For research into the history of contemporary dance in Bengal, through the journeys of feminist dancer-choreographers Manjusri Chaki Sircar and Ranjabati Sircar. Focusing on the social, political and personal histories of the dancers, the study will explore their interventions in the practice as they drew from medieval inheritances, colonial legacies and postcolonial promises to create new languages for dance. The outcome of this project will be a monograph.
For research into the aesthetic theory in the Anoirol, an ancient Meitei text on the art of movements, abandoned in the mainstream discourse of the performing arts. The study will explore various aspects and beliefs on past and future life associated with ecological preservation and its deep-rooted animism as prescribed in the text. The enquiry will emphasise the critical need to read Manipuri dance by the principles of discourses in its own indigenous context rather than homogenising it through the prism of foreign texts like the Natyashastra. The outcome of this project will be a monograph.
For research on one of the kshetra kalas – the Poothan Thira, a ritual and performance based art form of the Mannan community in North Kerala. Using an auto-ethnographic approach, the researcher will create biographies of ten objects deemed significant to the art form, gleaned from conversations with ten community members. The outcome of this project will be a photo-essay and a digital online exhibition.
For research to study the construction of identity by representation through photographic images. The project will focus on the photographs of the Konyak Nagas by ethnologist Christoph von Fürer-Haimendorf, that is responsible for creating the archetypal Naga stereotype. The outcome of this research will be an exhibition.
For examining the ways in which modern forms of storytelling such as animation and the graphic novel and their traditional counterparts in the folk and tribal arts, are turning to each other for new modes of expressions, subjects, and audiences to expand their practices. The researcher will focus on the works of the Chitrakar community of Medinipur, West Bengal and the Pradhan Gonds of Madhya Pradesh; and also study recent collaborations between graphic novelists and folk artists. The outcome of this project will be a monograph.
For examining the differences between the performances of prasangas in Yakshagana that are presented in shorter durations and those that continue through the night. The project will study how this variation in time affects pedagogy, the training of Bhagavatas and actors, and the conceptual and aesthetic concerns of the form as it is performed and viewed. The outcome of this project will be a monograph.

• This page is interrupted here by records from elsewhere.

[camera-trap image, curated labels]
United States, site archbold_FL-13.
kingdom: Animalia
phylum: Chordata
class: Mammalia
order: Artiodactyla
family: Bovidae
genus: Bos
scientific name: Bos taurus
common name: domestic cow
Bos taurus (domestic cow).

For research on press photography as an emerging artistic practice in Kashmir. He will work with a remarkable generation of contemporary photojournalists, in an excavation of this cultural phenomenon, as it chronicles twenty-five years of endemic conflict in the valley.
For the creation of a performance that explores the functioning body as contraposed to the performative and productive body. Primarily through the act of jumping, the project seeks to understand and engage with the body outside the frameworks of the performative, competitive, virtuosic or aesthetic. The performance will be created by a team of ten people from diverse backgrounds in the arts, fitness and sports.
For the installation of a structure similar to an old-fashioned telephone booth under the Yeshwantpur flyover that will function as a story-telling machine, which recaptures a rapidly transforming Malleswaram, through recorded interviews of its residents.
For the creation of a performance inspired by the life and works of theatre legend B V Karanth that will take place at Karanth’s house in Girinagar, where he spent the last years of his life. There will also be two other smaller performances as preludes to the final one.